I was alerted to this issue by a commenter on the Find-A-Grave California Discussion Forum.
If you go in person to the main office of the Los Angeles County Registrar-Recorder in Norwalk, California, and ask to view their birth, death, or marriage records, you will be required to sign a form similar to the one below (the example is for birth records, but the ones for death and marriage records contain the exact same provisions)
(click image to enlarge)
Frankly, I don’t understand most of what’s here in the section after “Please read and sign the following”.
The first item is somewhat clear, but I wonder why L.A. County wants researchers to sign it? What effect, other than a potentially chilling one, would this have on a researcher’s ability to characterize, analyze, or describe data contained in the records?
The second item is extremely confusing. What is meant by “any technical descriptions of the birth or death record indices”? What are the descriptions provided by the State Department of Health Services and how would a researcher know if they are “consistent” with whatever?
I might understand that item #3 is designed to discourage commercial use of the information (a common, but dubious governmental objective). What, however, is meant by the phrase “otherwise transfer”? Does that mean if I have received certain information from L.A. County’s records, I can’t tell you what it is?
Item #4 is the only one that makes any sense.
The most objectionable requirement is the fifth one, that the researcher “not post information from the [records] on the Internet.” There is no statutory basis for this requirement that I could find in California law. Furthermore, even if
there is a statute permitting the county to impose this requirement, it’s likely unconstitutional as a violation of the First Amendment’s guarantees of free speech and free press. It serves no compelling governmental interest sufficient to overcome an individual’s constitutional rights. And how would the county enforce it? Could they get an injunction blocking proposed publication on the Internet? Or a court order requiring a researcher to remove the information from the Internet? Not likely.
Note that a researcher could broadcast the information on television or radio, or post it on a billboard in downtown Los Angeles, or publish it on the front page of the Los Angeles Times, or even email it to a million people. You just can’t post it on the Internet!
What makes this form all the more amazing is that persons ordering records by mail are not required to sign any such similar form! At this link is the document needed to order records by mail from Los Angeles County.
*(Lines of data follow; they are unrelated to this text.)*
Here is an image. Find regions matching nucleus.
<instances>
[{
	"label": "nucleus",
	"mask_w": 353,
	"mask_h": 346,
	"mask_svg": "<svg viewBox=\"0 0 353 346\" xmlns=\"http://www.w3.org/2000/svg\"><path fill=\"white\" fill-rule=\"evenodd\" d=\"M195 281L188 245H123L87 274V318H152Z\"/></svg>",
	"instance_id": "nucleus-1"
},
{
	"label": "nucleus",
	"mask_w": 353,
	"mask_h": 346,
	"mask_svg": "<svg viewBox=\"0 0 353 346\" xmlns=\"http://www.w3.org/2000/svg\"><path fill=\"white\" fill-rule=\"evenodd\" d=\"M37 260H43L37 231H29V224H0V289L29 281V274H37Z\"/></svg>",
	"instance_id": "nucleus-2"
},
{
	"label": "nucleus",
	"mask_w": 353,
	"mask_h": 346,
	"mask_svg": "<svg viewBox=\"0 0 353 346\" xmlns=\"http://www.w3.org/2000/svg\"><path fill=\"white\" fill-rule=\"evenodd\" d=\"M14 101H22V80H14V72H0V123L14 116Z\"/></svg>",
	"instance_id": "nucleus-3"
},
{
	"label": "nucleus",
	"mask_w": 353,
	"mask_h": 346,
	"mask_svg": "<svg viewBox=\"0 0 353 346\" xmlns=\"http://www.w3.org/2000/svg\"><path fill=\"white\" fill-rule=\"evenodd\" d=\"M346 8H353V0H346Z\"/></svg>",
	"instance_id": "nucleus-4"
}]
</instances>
To use the words we lawyers love to use, the Los Angeles County form contains provisions which are vague and overbroad, arbitrary and capricious, and an unlawful infringement on the right to free expression under the U.S. and
California Constitutions. I would not sign such a form.
For this bit of foolishness, Los Angeles County and its Registrar-Recorder, Dean C. Logan, have earned a place in the Public Records Hall of Shame. Let’s hope they redeem themselves soon!